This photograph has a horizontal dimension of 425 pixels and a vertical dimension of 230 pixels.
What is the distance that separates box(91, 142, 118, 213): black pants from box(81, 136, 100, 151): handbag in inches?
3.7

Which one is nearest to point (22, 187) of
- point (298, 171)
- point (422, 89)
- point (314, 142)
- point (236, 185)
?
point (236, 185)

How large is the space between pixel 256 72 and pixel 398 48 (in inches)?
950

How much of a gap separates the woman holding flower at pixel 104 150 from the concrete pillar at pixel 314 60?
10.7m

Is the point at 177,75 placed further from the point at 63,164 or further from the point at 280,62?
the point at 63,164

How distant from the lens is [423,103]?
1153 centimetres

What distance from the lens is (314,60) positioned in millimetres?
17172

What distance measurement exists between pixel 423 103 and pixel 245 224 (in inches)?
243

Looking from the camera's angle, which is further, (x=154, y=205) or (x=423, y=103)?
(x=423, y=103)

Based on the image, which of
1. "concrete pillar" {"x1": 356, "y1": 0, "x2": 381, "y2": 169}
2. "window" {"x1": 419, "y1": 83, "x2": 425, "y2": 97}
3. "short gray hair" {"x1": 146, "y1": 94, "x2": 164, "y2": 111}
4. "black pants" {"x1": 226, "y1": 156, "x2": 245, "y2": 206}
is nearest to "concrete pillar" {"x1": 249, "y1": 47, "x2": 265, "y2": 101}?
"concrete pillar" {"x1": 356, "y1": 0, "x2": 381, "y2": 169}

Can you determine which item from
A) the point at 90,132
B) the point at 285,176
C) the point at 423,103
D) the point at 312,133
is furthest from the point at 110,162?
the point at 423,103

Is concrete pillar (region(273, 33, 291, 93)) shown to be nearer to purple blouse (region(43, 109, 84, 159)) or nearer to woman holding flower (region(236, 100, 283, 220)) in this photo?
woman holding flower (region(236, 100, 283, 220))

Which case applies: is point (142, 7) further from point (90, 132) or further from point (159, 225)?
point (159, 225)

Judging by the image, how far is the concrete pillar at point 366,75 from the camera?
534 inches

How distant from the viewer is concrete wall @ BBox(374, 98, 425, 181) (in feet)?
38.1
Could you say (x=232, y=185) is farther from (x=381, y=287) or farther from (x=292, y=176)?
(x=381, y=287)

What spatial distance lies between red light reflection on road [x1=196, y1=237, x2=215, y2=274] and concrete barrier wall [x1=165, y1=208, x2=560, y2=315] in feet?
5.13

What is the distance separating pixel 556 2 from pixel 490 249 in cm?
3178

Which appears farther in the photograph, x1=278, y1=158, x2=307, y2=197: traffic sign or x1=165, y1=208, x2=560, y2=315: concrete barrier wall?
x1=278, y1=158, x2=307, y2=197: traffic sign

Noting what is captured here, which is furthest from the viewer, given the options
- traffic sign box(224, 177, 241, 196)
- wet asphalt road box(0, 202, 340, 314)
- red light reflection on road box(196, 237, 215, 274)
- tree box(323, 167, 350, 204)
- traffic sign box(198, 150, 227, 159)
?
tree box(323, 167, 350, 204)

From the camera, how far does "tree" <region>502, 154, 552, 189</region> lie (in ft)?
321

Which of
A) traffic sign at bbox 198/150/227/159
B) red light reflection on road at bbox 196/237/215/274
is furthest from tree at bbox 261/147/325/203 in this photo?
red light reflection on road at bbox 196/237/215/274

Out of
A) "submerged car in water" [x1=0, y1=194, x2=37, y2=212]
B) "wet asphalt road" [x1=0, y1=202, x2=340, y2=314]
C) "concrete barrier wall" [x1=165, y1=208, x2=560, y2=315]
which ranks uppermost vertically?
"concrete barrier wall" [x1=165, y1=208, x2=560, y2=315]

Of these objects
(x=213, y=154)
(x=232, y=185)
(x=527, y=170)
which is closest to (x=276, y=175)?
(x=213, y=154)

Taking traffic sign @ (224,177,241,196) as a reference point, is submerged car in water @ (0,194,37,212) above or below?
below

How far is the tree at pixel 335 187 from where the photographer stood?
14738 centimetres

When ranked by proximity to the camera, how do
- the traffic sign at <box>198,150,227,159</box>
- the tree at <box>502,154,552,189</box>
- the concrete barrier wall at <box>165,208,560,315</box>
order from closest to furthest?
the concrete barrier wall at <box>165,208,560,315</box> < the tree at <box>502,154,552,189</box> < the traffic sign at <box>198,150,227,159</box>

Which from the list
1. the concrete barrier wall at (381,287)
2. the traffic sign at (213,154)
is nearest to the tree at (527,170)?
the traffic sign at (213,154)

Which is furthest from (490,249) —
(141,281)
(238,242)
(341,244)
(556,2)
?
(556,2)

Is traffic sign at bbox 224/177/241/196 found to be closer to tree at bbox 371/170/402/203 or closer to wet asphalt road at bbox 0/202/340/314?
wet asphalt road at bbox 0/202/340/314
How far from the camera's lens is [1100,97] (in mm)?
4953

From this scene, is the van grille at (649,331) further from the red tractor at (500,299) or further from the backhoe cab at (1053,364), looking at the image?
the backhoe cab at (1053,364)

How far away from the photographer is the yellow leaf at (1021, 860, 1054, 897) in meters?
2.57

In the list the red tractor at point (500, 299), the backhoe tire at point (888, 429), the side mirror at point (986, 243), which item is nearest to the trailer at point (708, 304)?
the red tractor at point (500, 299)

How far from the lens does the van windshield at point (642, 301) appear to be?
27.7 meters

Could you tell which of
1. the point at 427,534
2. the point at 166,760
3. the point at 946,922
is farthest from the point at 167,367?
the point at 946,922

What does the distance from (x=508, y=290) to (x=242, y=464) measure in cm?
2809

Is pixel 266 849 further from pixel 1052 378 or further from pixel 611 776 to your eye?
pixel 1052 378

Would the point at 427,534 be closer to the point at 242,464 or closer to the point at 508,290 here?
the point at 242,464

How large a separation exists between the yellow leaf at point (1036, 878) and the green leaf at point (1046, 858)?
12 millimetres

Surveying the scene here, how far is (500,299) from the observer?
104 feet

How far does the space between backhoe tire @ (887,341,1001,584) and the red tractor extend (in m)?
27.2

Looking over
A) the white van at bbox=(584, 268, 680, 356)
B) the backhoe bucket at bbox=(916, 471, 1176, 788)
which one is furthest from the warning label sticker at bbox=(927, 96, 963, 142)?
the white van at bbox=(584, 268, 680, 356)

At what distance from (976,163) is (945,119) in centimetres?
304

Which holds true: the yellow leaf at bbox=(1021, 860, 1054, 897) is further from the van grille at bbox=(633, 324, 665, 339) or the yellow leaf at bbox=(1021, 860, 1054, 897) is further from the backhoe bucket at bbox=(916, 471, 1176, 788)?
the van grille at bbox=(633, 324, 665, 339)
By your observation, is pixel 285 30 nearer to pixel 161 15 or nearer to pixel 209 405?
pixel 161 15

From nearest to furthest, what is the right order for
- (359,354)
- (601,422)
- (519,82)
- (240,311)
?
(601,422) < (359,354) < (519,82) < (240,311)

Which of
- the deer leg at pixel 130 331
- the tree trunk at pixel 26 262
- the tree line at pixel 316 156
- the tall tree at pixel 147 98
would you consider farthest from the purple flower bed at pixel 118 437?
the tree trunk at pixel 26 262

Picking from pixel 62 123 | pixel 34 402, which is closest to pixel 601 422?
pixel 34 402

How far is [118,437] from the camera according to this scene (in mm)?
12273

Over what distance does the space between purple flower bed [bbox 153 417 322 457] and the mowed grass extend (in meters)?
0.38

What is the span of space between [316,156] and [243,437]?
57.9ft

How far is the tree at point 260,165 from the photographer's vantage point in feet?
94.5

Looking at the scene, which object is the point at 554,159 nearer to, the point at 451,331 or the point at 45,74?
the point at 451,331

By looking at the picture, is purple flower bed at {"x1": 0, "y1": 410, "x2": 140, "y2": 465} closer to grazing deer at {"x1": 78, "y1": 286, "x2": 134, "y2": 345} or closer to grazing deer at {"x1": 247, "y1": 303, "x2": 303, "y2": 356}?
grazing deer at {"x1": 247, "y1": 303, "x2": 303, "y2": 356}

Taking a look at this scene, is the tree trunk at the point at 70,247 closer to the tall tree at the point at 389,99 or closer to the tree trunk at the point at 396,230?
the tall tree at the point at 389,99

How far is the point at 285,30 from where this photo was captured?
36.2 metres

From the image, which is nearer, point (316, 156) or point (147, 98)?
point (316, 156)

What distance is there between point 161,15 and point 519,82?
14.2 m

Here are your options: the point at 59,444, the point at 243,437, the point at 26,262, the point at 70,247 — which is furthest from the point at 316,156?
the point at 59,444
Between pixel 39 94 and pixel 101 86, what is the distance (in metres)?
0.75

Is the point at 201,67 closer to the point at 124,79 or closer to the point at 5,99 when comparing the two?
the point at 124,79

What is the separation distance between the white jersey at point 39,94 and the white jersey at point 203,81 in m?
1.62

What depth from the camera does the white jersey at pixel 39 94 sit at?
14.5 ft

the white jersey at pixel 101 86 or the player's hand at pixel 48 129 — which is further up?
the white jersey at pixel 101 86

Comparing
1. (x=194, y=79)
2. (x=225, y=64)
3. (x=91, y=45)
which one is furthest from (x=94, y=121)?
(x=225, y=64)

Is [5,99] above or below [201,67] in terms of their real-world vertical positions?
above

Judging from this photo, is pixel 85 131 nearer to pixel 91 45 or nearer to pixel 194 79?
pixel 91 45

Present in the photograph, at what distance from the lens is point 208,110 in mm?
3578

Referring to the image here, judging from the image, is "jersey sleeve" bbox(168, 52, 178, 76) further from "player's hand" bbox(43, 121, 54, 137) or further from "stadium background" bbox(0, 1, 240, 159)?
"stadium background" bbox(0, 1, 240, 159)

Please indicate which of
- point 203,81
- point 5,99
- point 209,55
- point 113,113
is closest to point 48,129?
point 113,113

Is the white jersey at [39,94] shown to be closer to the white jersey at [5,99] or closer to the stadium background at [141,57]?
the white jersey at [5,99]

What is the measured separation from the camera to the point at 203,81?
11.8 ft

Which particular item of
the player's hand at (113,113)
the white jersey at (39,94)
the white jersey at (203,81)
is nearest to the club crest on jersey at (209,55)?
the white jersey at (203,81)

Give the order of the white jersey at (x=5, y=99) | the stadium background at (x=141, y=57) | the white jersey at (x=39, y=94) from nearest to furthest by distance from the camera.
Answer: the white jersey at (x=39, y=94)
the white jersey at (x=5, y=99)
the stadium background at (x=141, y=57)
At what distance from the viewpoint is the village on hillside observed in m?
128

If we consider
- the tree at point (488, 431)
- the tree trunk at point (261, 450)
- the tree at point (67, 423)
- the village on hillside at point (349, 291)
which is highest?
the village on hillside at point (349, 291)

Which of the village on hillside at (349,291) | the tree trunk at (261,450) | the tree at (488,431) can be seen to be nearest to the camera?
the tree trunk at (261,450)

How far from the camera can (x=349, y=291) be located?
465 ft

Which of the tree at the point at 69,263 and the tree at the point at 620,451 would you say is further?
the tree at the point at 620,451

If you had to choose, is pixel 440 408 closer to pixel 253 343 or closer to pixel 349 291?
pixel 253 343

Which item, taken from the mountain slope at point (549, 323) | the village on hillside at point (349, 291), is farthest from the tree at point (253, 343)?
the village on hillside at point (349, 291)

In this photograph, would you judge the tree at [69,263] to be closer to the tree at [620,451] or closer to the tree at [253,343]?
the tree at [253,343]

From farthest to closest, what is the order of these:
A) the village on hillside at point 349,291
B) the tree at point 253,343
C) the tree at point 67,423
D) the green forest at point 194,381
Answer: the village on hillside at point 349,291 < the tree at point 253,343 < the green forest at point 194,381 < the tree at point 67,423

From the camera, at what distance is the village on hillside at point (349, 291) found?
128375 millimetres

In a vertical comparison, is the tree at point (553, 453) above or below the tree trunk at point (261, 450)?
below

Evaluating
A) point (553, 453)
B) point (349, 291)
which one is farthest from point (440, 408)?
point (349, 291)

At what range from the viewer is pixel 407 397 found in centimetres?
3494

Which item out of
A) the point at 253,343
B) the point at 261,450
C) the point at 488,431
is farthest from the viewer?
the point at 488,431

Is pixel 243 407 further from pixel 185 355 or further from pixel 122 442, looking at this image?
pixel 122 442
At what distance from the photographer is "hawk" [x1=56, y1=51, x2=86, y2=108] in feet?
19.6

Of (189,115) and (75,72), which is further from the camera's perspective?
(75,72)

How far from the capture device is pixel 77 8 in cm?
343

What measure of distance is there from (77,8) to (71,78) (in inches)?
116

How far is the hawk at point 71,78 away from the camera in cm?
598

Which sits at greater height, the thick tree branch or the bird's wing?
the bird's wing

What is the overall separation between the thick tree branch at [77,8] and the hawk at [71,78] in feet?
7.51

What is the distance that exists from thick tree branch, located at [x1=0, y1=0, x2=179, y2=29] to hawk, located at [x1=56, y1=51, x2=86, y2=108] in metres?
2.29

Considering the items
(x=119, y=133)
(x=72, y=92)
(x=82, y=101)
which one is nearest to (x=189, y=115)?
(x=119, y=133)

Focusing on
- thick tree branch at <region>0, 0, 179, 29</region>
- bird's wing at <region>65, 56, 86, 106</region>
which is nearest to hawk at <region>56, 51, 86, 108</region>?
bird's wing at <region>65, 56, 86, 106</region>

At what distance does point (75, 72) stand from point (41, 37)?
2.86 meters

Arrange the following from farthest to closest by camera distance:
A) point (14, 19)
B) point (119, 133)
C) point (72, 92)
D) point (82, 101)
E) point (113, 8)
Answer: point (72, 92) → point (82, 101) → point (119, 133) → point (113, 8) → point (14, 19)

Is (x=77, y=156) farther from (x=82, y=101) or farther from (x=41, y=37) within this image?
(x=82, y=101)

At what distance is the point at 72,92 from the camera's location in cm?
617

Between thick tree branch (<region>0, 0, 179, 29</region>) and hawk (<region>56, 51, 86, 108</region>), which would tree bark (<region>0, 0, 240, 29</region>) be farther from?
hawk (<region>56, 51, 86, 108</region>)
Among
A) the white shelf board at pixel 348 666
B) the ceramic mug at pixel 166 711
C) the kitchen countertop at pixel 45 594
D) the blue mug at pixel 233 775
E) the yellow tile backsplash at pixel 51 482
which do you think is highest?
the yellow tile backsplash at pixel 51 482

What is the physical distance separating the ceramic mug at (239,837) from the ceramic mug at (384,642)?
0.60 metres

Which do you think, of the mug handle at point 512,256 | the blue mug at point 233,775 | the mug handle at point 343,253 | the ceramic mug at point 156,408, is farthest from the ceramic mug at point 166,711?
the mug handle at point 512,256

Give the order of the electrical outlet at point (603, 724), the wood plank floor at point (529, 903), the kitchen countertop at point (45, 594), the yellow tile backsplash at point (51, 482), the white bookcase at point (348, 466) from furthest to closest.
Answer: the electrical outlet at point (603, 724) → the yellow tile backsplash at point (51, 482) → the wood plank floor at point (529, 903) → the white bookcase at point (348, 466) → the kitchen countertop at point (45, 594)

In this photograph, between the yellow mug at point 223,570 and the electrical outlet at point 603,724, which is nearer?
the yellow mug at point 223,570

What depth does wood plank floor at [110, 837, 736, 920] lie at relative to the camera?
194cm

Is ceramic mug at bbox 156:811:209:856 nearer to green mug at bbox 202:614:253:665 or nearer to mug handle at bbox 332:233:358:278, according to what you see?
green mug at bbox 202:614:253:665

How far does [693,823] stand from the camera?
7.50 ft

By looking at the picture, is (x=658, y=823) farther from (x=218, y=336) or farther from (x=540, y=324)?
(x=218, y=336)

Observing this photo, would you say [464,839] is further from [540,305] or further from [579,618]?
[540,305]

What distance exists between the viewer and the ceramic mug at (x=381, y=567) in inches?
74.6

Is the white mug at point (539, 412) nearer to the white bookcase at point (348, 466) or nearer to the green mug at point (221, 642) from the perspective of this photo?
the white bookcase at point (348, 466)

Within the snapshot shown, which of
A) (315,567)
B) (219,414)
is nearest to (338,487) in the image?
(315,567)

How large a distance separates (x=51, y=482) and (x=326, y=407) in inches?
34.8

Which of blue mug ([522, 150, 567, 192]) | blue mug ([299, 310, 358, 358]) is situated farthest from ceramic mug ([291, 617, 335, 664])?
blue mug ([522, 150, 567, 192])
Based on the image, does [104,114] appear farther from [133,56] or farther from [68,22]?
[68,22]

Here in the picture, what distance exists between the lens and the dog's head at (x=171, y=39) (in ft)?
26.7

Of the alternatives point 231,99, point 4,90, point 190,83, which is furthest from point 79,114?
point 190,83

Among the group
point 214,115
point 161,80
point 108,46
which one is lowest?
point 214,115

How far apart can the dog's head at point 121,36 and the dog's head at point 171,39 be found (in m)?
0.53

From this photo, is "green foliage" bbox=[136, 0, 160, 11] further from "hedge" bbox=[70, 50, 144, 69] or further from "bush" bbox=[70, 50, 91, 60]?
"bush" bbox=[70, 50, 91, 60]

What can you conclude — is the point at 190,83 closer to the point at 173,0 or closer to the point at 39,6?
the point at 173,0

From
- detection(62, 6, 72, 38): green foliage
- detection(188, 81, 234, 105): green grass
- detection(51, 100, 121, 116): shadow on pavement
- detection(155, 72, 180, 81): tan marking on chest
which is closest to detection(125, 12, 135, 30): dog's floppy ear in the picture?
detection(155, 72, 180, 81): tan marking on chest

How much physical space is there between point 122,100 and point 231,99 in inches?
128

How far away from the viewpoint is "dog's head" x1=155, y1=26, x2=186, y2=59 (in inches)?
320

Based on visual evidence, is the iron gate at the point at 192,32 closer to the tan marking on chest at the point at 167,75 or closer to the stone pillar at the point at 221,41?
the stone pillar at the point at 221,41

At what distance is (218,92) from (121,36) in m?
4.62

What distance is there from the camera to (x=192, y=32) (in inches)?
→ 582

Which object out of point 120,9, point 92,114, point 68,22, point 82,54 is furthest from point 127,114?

==================================================

Write out the rows between the lines holding "Of these objects" and "14738 centimetres", inclusive, word for word.

Of these objects
(x=213, y=154)
(x=232, y=185)
(x=527, y=170)
which is closest to (x=276, y=175)?
(x=213, y=154)

Taking traffic sign @ (224,177,241,196) as a reference point, is submerged car in water @ (0,194,37,212) above or below?
below

How far is the tree at pixel 335 187 from where the photographer stood?
14738 centimetres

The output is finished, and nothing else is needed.